GPT-4o Context Window is 128K but Getting error model's maximum context length is 8192 tokens, however you requested 21026 tokens

We have taken subscription of paid API key for accessing Open AI models through API in our Python Code and currently we are in Tier 1. I am using ‘GPT-4o’ model and performing RAG over our custom data. But, when I take 10 pages Document and ask question over it , it is giving me following error:

Error code: 400 - {‘error’: {‘message’: “This model’s maximum context length is 8192 tokens, however you requested 21026 tokens (21026 in your prompt; 0 for the completion). Please reduce your prompt; or completion length.”, ‘type’: ‘invalid_request_error’, ‘param’: None, ‘code’: None}}

My question is, GPT-4o is having Context window of 128K then, I ideally I should not get the above errors.

Welcome to the community!

There’s multiple things that could be going wrong here. Could you post your entire request? (don’t forget to take out your API key)

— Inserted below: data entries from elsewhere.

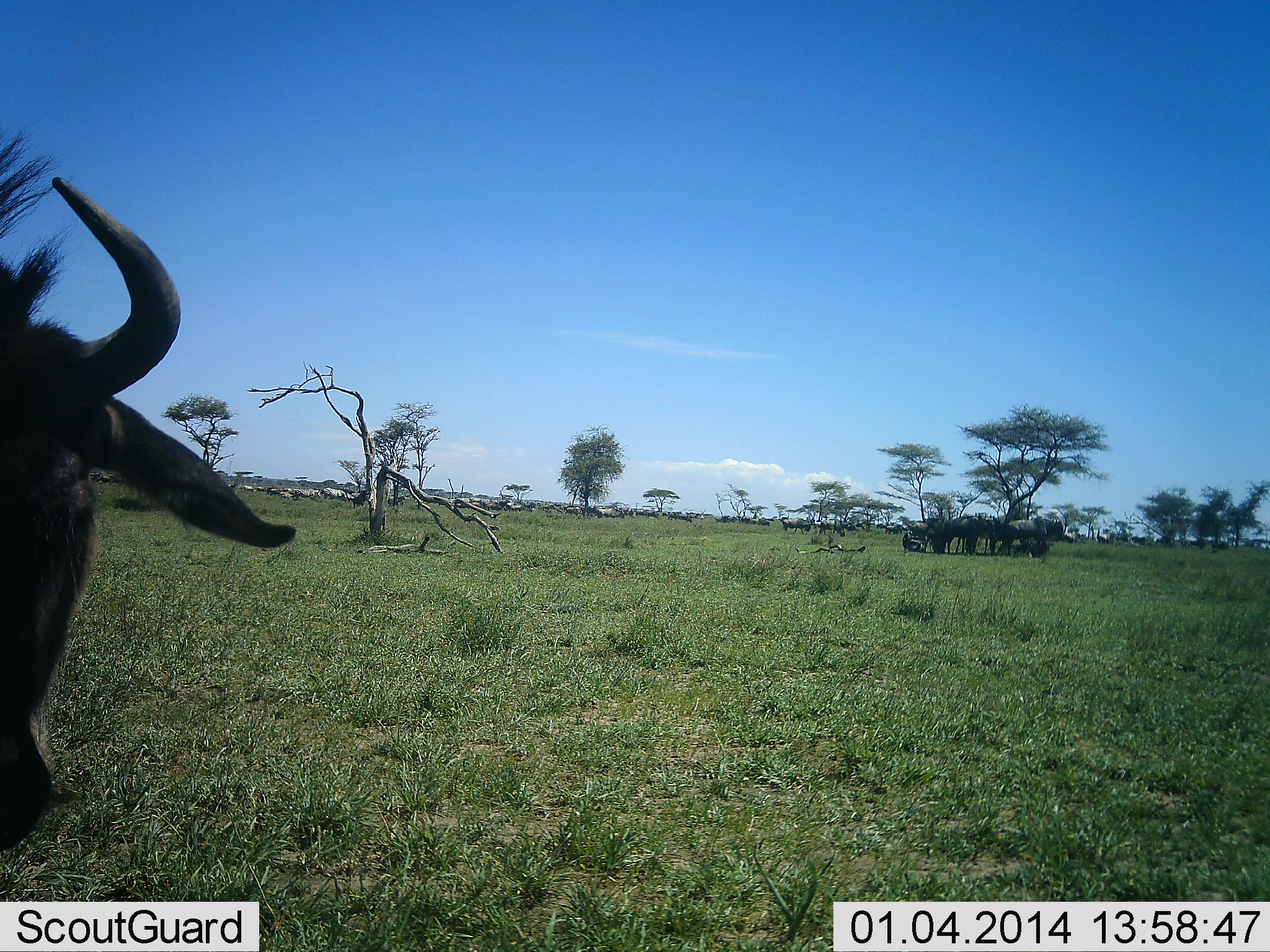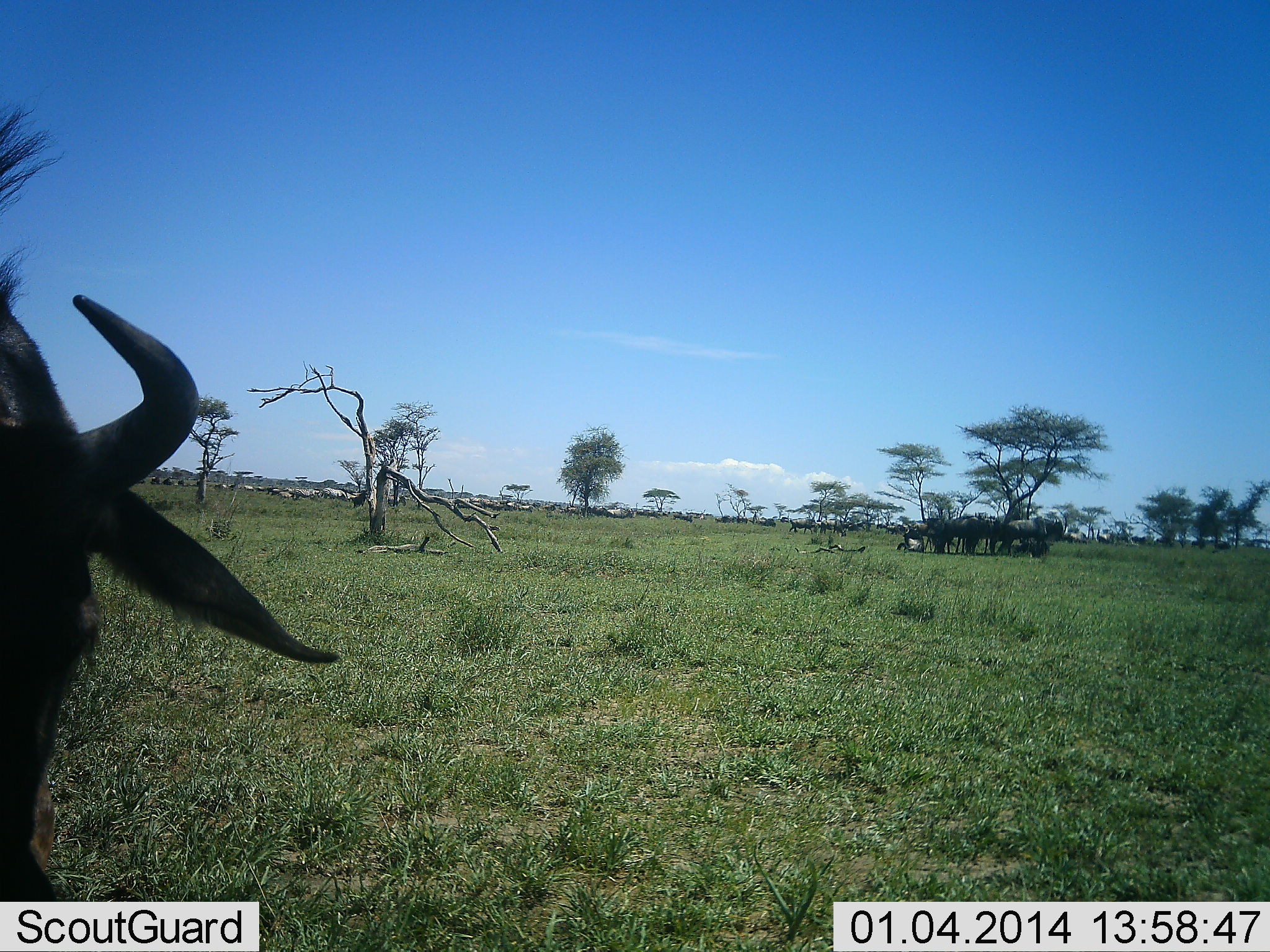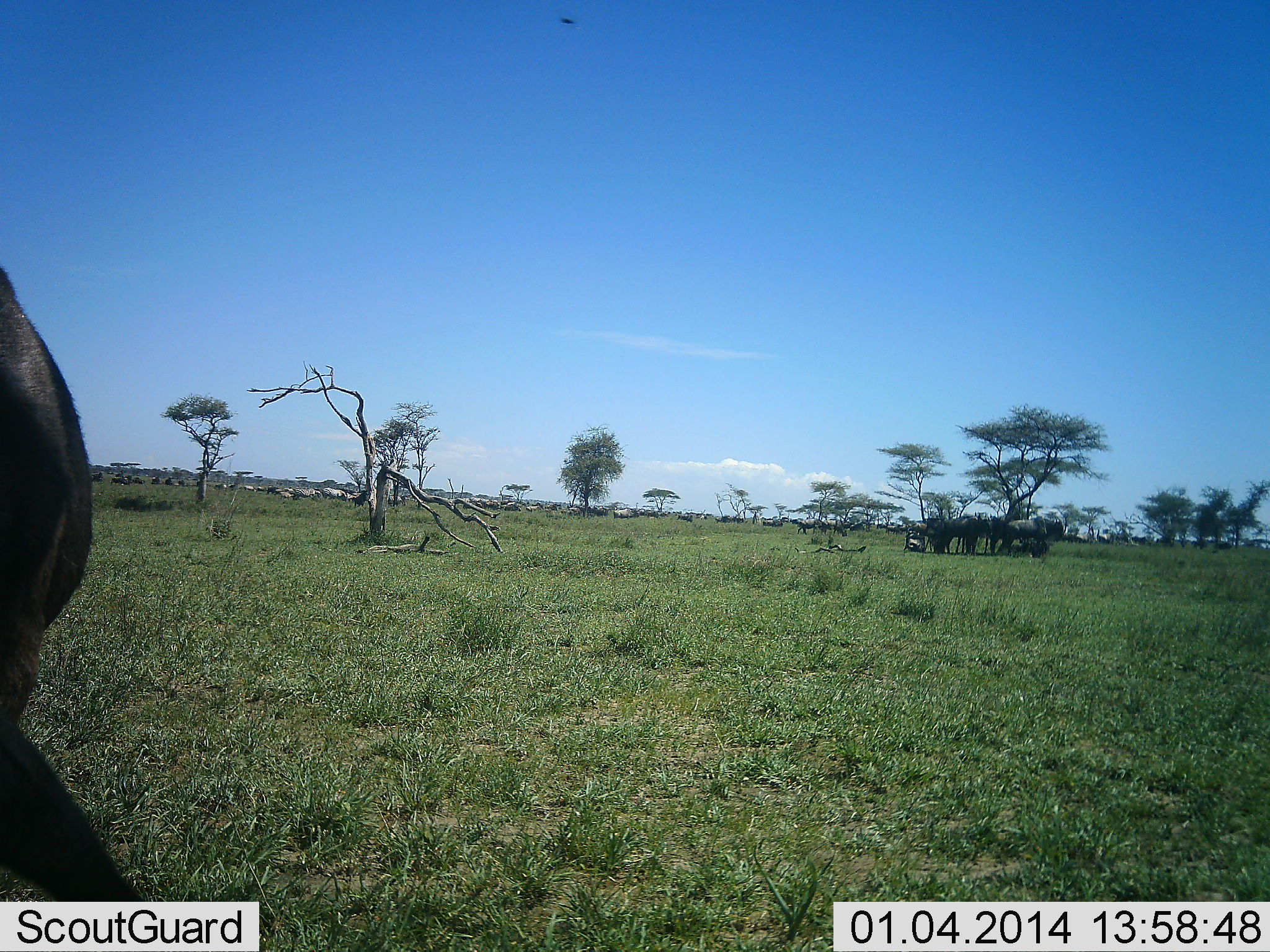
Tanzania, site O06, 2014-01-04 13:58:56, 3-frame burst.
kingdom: Animalia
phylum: Chordata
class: Mammalia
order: Artiodactyla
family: Bovidae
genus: Connochaetes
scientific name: Connochaetes taurinus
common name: blue wildebeest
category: wildebeest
Wildebeest (blue wildebeest) (Connochaetes taurinus), count 11-50. Behavior (volunteer vote fractions): standing 100%, resting 45%, moving 64%, interacting 27%. Young present (vote fraction): 0%. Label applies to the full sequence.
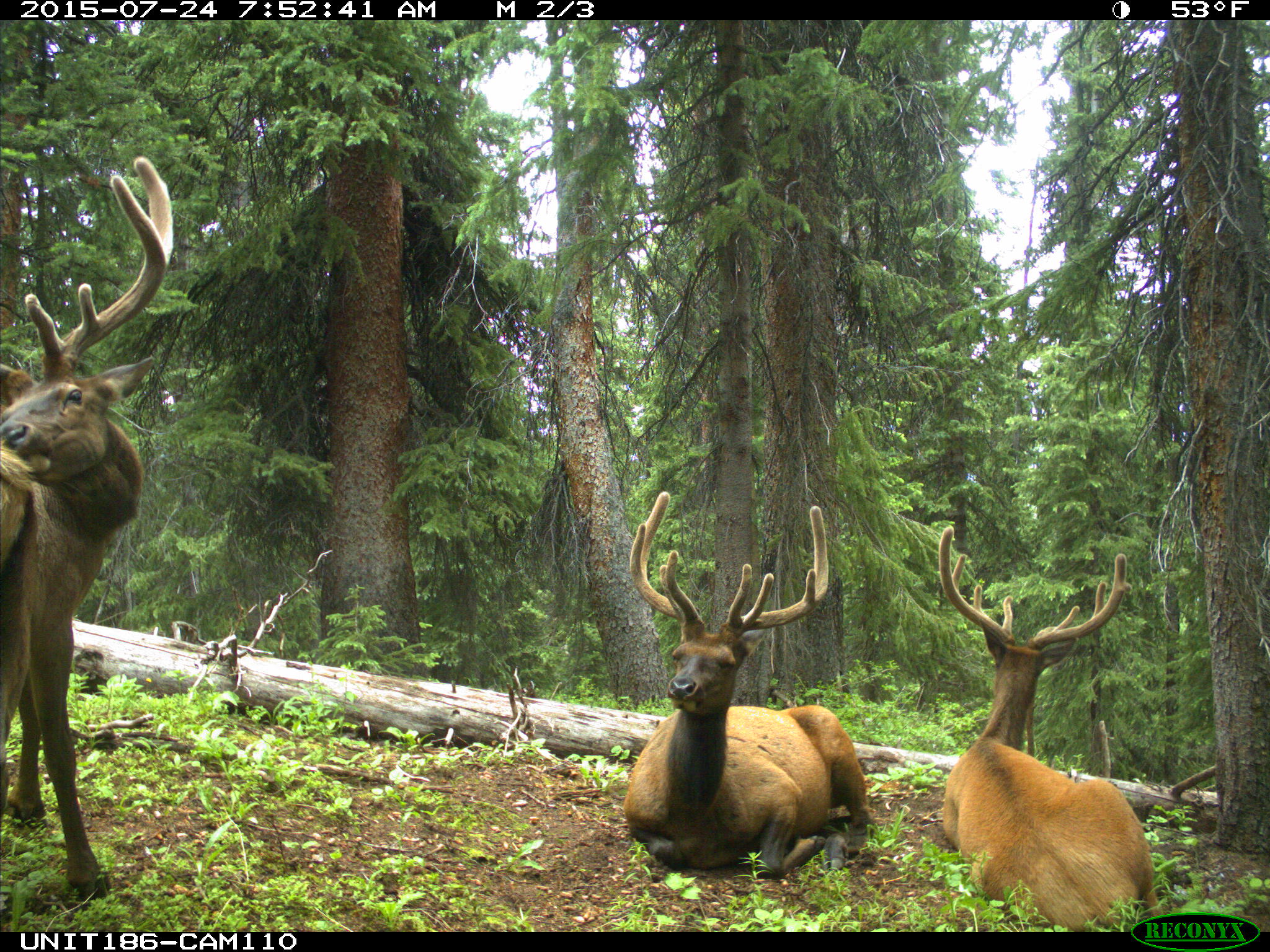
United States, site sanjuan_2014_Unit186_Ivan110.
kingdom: Animalia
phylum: Chordata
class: Mammalia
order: Artiodactyla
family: Cervidae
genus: Cervus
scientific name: Cervus elaphus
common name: red deer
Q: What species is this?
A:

from langchain_openai import ChatOpenAI

llm = ChatOpenAI(model=‘gpt-4o’,temperature=0, max_tokens=256)

  1. we are passing ‘llm’ to ServiceContext of LlamaIndex
  2. we are loading custom data and passing it to GPTVectorStoreIndex
  3. Then using LlamaIndex we are performing inferencing over custom data.

I think the community would find it helpful if you could share the ultimate REST calls made to the API - can you get those from logs?


My guess is this is a langchain issue. Make sure you’re updated to the latest version or use the official OpenAI library.

We are using updated Langchain library in our code. We also updated openai library to latest version and using the following approach we still got error as:
“‘ChatCompletion’ object has no attribute ‘system_prompt’” —Error coming from Step1 below

 client = OpenAI(api_key="OPEN_AI_KEY_XXXXXXXX")
                                                   {"role": "system",
                                                    "content": """You are a helpful assistant for question-answering tasks."""},
                                               {"role": "user", "content": user_input},],temperature=0)

Step 1: passing ‘response’ object to ServiceContext object of LllamaIndex
Step 2: Loading data from ElasticSearch using LlamaIndex
Step 3: passing ServiceContext Object to class GPTVectorStoreIndex of LlamaIndex
Step 4: Creating index using LlamaIndex
Step 5: Creating query_engine
Step 6: firing query using query engine over custom documents (of ElasticSearch which are loaded)

It’s a langchain issue.

You’ll be more likely to get help there.